Лева улыбался, вспоминая то нелепое свидание, хотя и было стыдно за свою немужскую застенчивость, но всетаки при этом смешно – и тепло.
Тепло, как с Мариной. Даже эти несколько минут от Смоленки до «Праги» – тепло, и легко, и смешно… Но странно.
– Скажи, доктор, а твоя Лиза – она еврейка? Чистая? – спросила Марина его однажды в постели, когда все кончилось и он так устал, что был практически прозрачен, проницаем, не готов даже к малейшему сопротивлению, ничего не соображая. – Просто ответь, и все…
– Ну да, – неохотно пробормотал он, выходя из дремы. – Нет, кто-то там у нее из донских казаков. Короче, с небольшими примесями… А тебе это интересно?
– Конечно, – сказала Марина. – Еще как…
– А почему? – вяло поинтересовался Лева.
– Ну, как тебе сказать, – Марина повернулась, легла на бок, закрыв грудь простыней и положив голову на руку. – Мне почему-то всегда казалось, что есть такое еврейское счастье, но это про женщин, учти, не про мужиков… У тебя такого счастья и в помине нет. Они всегда знают, чего хотят. Точно знают. Причем это от характера не зависит – это сверху, от бога идет. От еврейского…
– А ты, получается, не знаешь, чего хочешь? – заинтересовался Лева, хотя разговоры эти не любил, на дух не переносил, но тут момент был выбран уж очень удачно.
– А я не знаю… – вздохнула Марина. – Вот такая я…
Но он не дал ей договорить, закрыл рот рукой.
– Хватит ругаться, – сказал он строго. – Ругаться разрешаю только в постели.
– А мы где? – засмеялась она.
– Ну, в смысле, ругаться разрешаю только во время. А до и после – запрещаю. Понятно?
– Понятно-понятно… Ханжа. Так ты со мной согласен или нет?

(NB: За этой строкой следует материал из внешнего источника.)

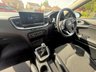 USED 2021 71 KIA CEED 1.6 CRDi MHEV 3 Sportswagon 5dr Diesel Hybrid Manual Euro 6 (s/s) (134 bhp) 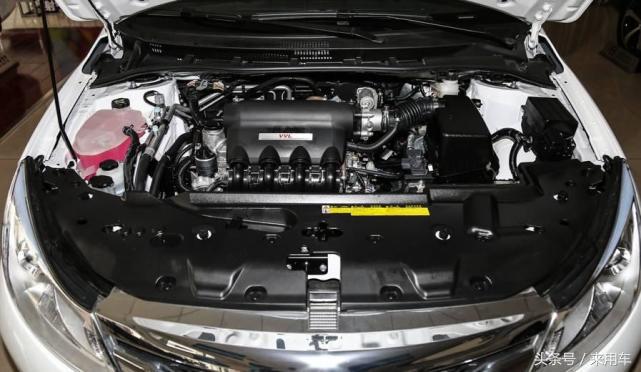 国产品牌的双离合变速箱车型到底能不能买？今天来叔帮你答疑解惑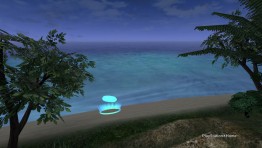 PlayStation(R)Home Picture 12-10-2014 10-07-01.jpg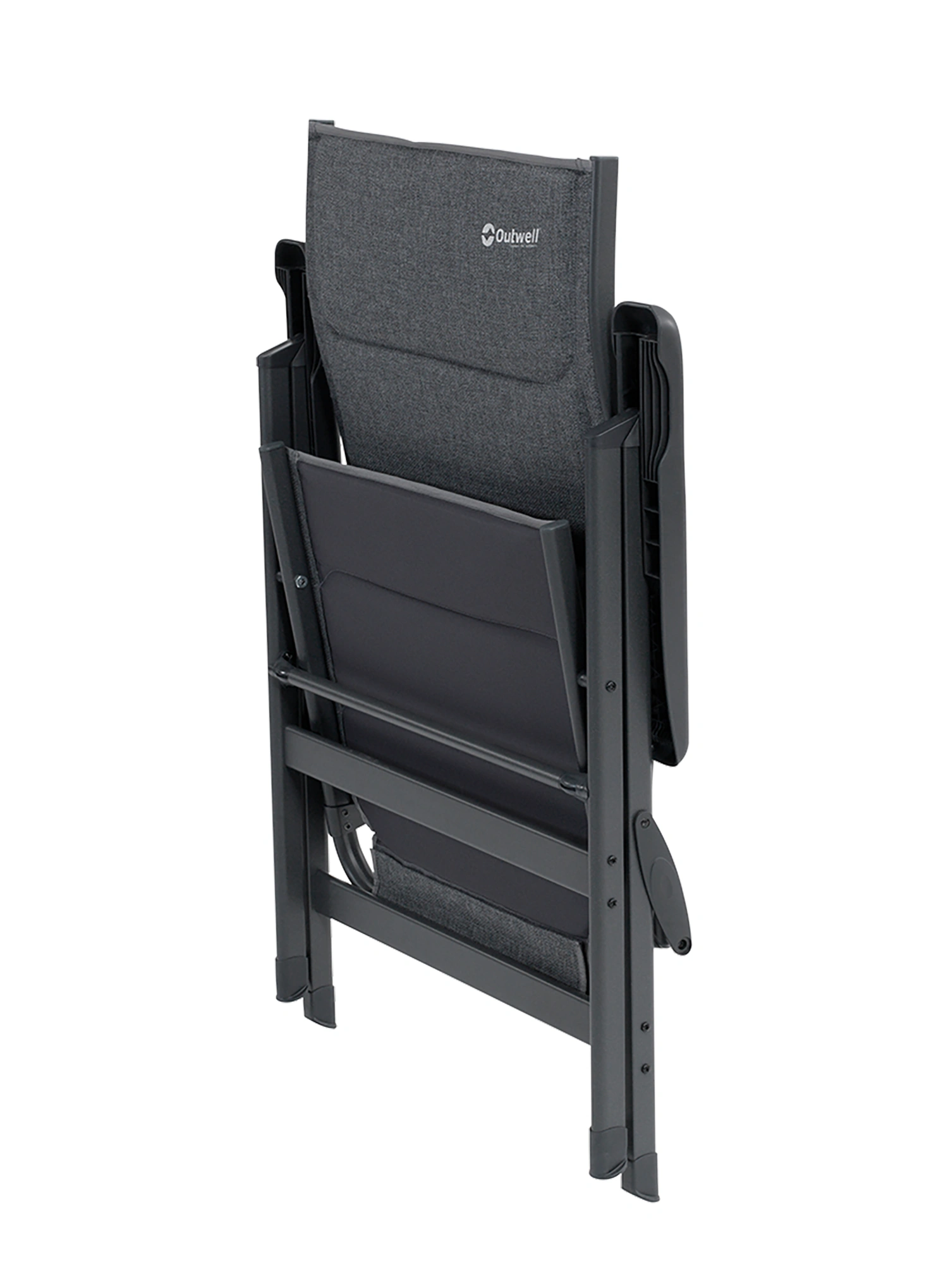 Kempingové židle Outwell Clements XL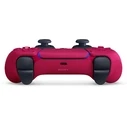 Controller Sony DualSense PS5 Wireless Red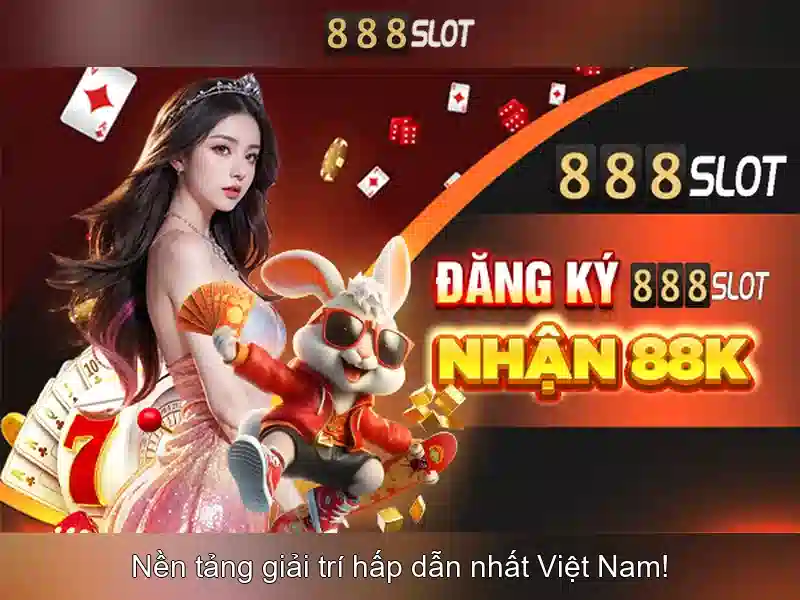 💎888 slot free 100💎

– Нет, конечно, – подумав, честно ответил Лева. – Иначе получается, что все еврейки – стервы, переводя на общедоступный язык. Разве нет? Типичный антисемитский стереотип.
– Да иди ты в жопу, – обиделась Марина. – Сионист хренов. Я тебе совсем про другое, а ты…
Он окончательно вышел из полузабытья и сказал:
– Марин, давай сменим тему, а?
Потому что вдруг ясно представил, с каким выражением лица, с какой улыбкой Лиза слушает этот их разговор. И еще подумал, что Нина, в такой же ситуации, спросила бы его точно о том же. И теми же самыми словами.
Шестая детская психбольница, в те годы, была заведением всесоюзного значения – огромным, в общем-то, учреждением, куда попадали особо трудные, запущенные дети не только из Москвы, но и из самых разных уголков СССР. И не только дети. В их пятнадцатом отделении лежали и подростки-старшеклассники, и выпускники-абитуриенты, попадали туда люди и постарше (как они там договаривались насчет детской больницы в строгое советское время, одному богу известно), и студенческого возраста, и работающие, ну, скажем, Курдюков или Цитрон, но таких было немного, раз-два и обчелся.
Он, кстати, напомнил во время студенческой практики Б. 3., что когда-то сам был его больным, и тот сделал вид, что помнит, – конечно, помню, коллега, это очень важный опыт, вы ведь были по ту сторону баррикад, – но было заметно, что такой случай у него не первый и что радуется как бы вскользь, слегка формально, Лева зачем-то надулся (внутри себя, конечно), и возможность поговорить, восстановить детали того лета, узнать судьбу тех или иных пациентов была потеряна безвозвратно, и вообще как-то не очень удачно было все в эту практику, отпугнула его клиническая психиатрия, и он твердо решил заниматься только наукой, только психологией, потому что любое практическое ежедневное, будничное дело требует цинизма, то есть полной трезвости, причем сразу, с первых шагов, – а цинизма-то необходимого он в себе и не обнаружил.